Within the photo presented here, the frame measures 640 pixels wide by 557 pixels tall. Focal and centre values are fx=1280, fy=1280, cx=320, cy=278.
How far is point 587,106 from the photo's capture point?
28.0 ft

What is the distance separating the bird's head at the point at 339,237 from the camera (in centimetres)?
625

- What you are asked to do
Copy the records word for word, keeping every line the same.

- Result
Within the photo presented here, the frame measures 640 pixels wide by 557 pixels tall. Focal and centre values are fx=1280, fy=1280, cx=320, cy=278.
How far is point 587,106 from the photo's capture point?
28.0 ft

What is the distance separating the bird's head at the point at 339,237 from the camera (in centimetres)?
625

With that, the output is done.